A recent study highlights the many challenges female caregivers face. Researchers talked to more than 280 family caregivers and found that female caregivers had less family support, lower self-esteem and faced more harm to their health and schedules compared to male caregivers.

Unfortunately, these results aren’t surprising. There are gender expectations associated with caregiving, and far too often, the largest share of this responsibility falls on women. This is in addition to their everyday responsibilities as wives, mothers, friends, employees and community members. According to the Family Caregiver Alliance, the average caregiver is a 49-year-old woman caring for an elderly parent who does not live with her. Female caregivers also spend as much as 50 percent of their time providing care.

"Taking care of sick family members is a responsibility often expected of women," said Karla Washington, the study’s author and an assistant professor in the University of Missouri's department of family and community medicine. "If society views female caregivers as being naturally better at caregiving, other family members might be less likely to think the caregiver needs support, and thus less likely to offer it."
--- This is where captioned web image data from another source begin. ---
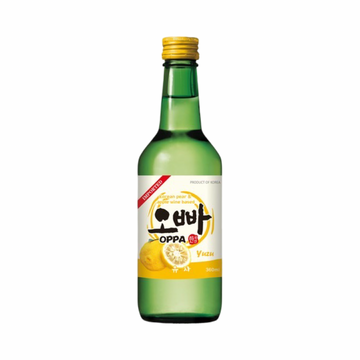 OPPA Koreanischer Soju 12% (โซจู โอปป้า) 360ml - Ohayo Asia Shop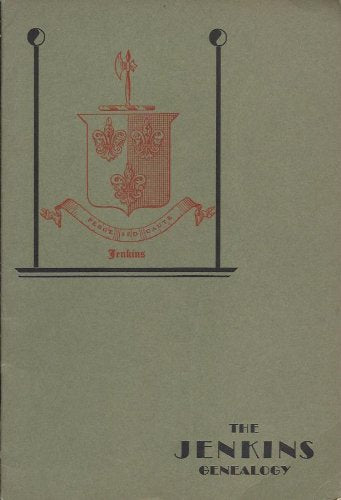 The Jenkins genealogy,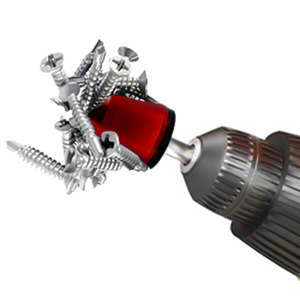 Screwdriver Head Magnetic Ring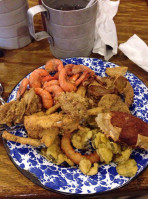 Berry's Seafood and Catfish House food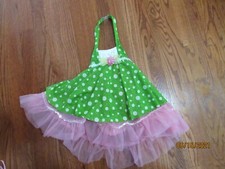 Gorgeous Little Girl Tap, Jazz Dance Costume- Child XS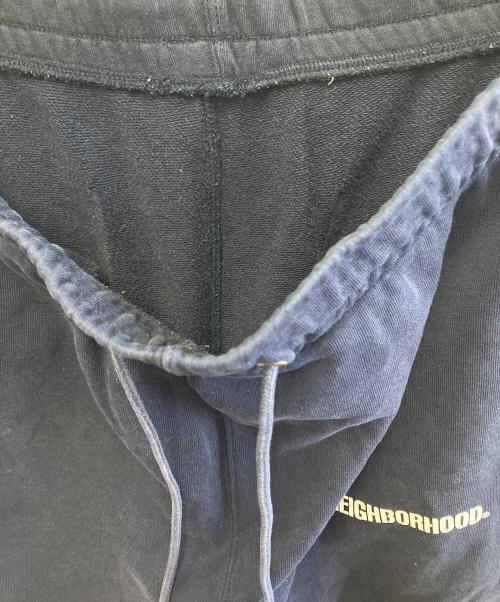 NEIGHBORHOOD（ネイバーフッド）NEIGHBORHOOD (ネイバーフッド) スウェットパンツ ネイビー サイズ:XLの古着・服飾アイテム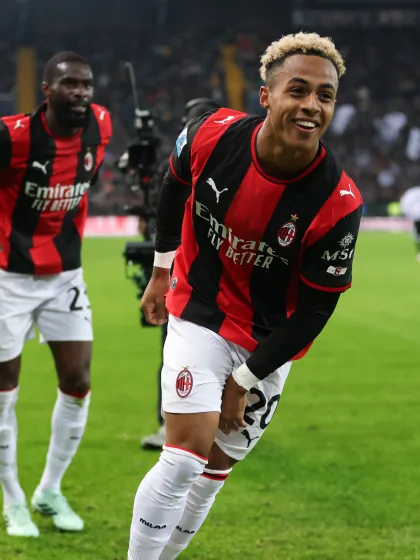 Udinese 0-2 Milan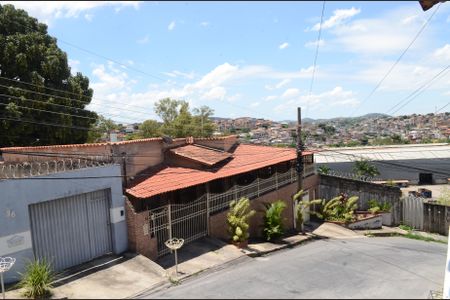 Vista da Sacada de casa à venda com 6 quartos, 380m² em Goiânia, Belo Horizonte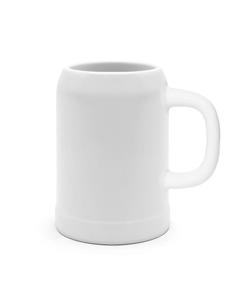 Пивная кружка с авокадо на день рождения с надписью белого цвета Mr. & Mrs. Panda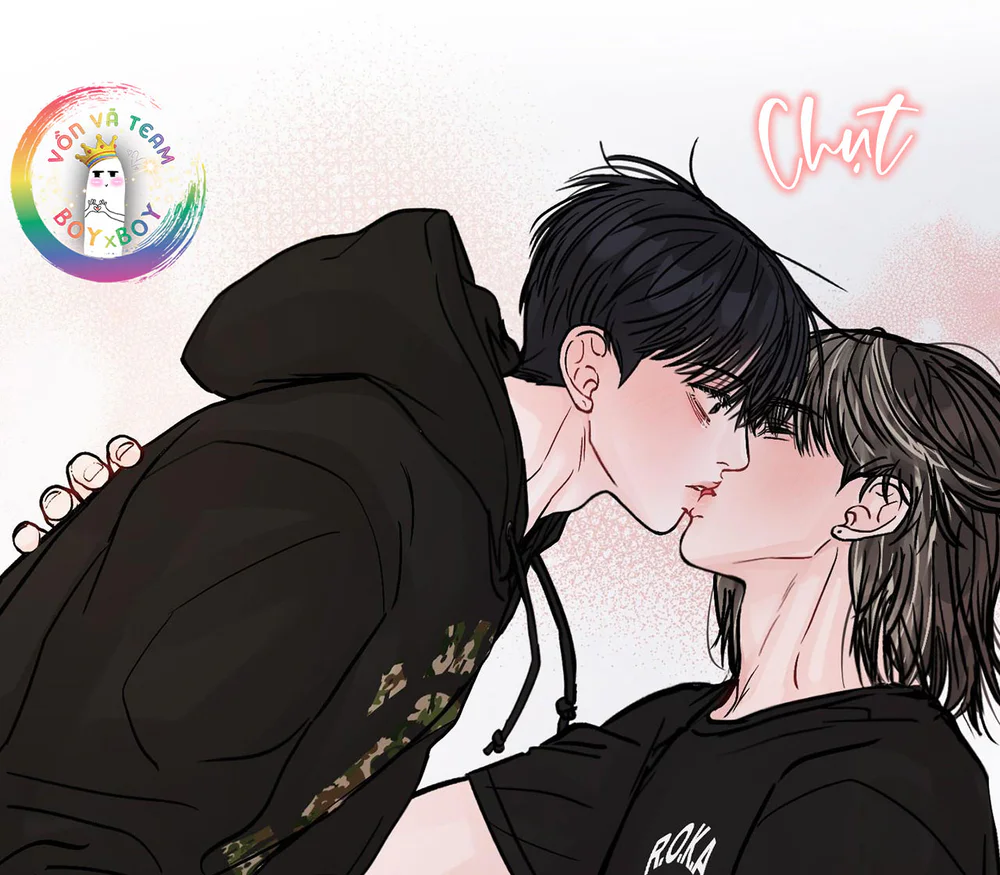 Không Thể Chấm Dứt Chapter 35 Trang 31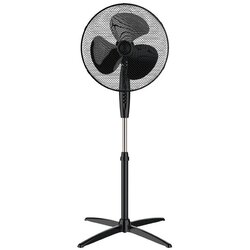 Niaros Podni ventilator, 45W, 43cm, Crni Cene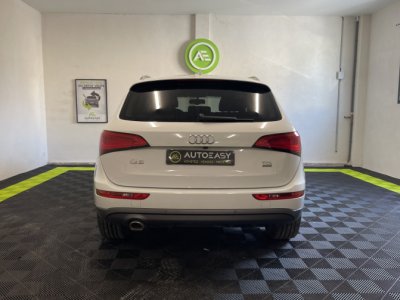 Audi Q5 20 TDI 177ch FAP Avus quattro S tronic 7   - 4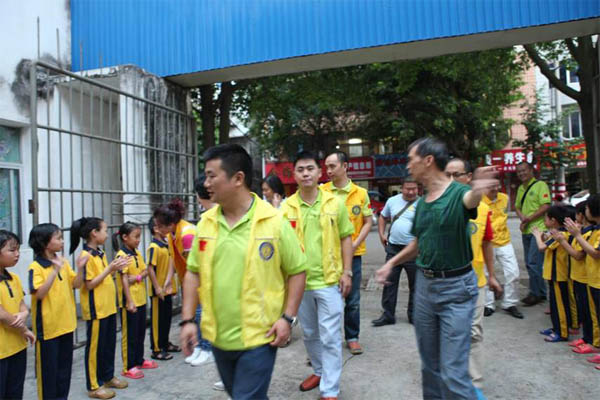 愛的路上，有你，有我，有博皓！&mdash;&mdash;助學(xué)上猶行-22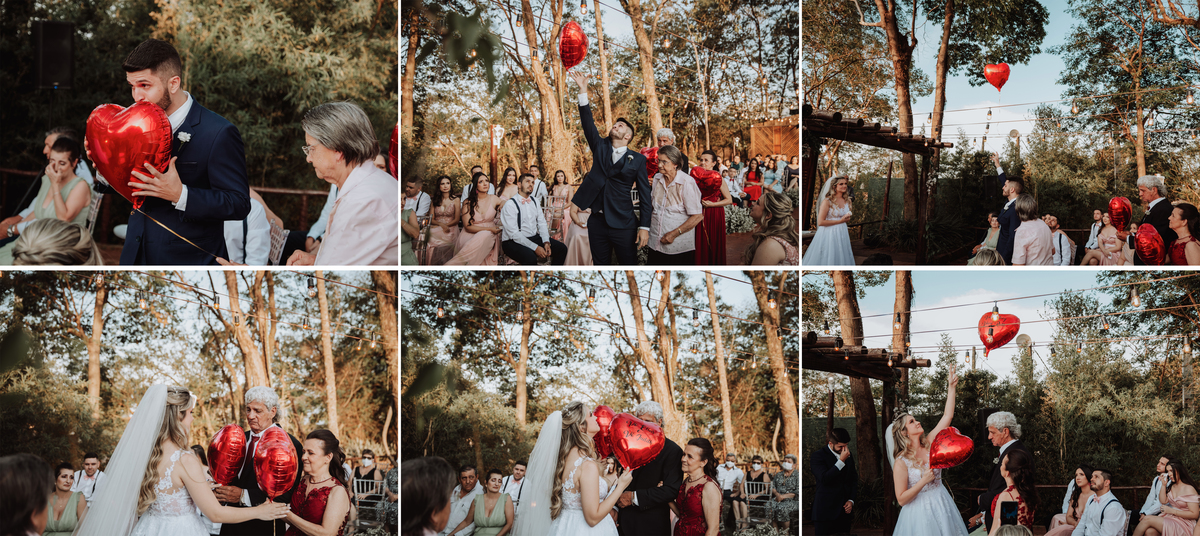 Casamento externo em mandaguaçu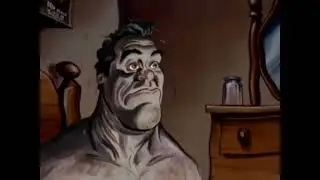 ren and stimpy waking up meme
When a loved one is aging or faces a serious illness, such as cancer, family support is critical. However, caregivers often need support, too. At UF Health Cancer Center – Orlando Health, we realize just how important it is to provide care to patients and those who support them day in and day out. The center’s Cancer Support Community is a critical resource for families and caregivers, providing a unique outlet where people can share their feelings, frustrations and concerns. Cancer support groups include people who have intimate knowledge and a shared experience of what families battling cancer are going through, and they’re an important outlet for caregivers who may not feel comfortable sharing their feelings with other family members or the person they are caring for.

The Cancer Center offers regular Cancer Support Community events, including support groups that share coping strategies for dealing with stress, art and music therapy and opportunities to relax just with fellow caregivers and enjoy snacks and companionship. All these events and support resources are designed to help caregivers manage their stress — in whatever way they can.

All caregivers face an enormous level of responsibility when helping a loved one cope with cancer or another serious illness. Female caregivers, in particular, face ongoing challenges because they are responsible for the majority of caregiving. If you are in this situation, know that you don’t have to do it alone. Many caregivers are fortunate to have family members or close friends willing to help with caregiving tasks. Even a break for one day can benefit a caregiver’s emotional and physical health. Don’t hesitate to seek support groups if you are in need of someone to talk to. The Cancer Support Community is a great resource for this, as are local support groups in your area, which you can find on the American Cancer Society’s website.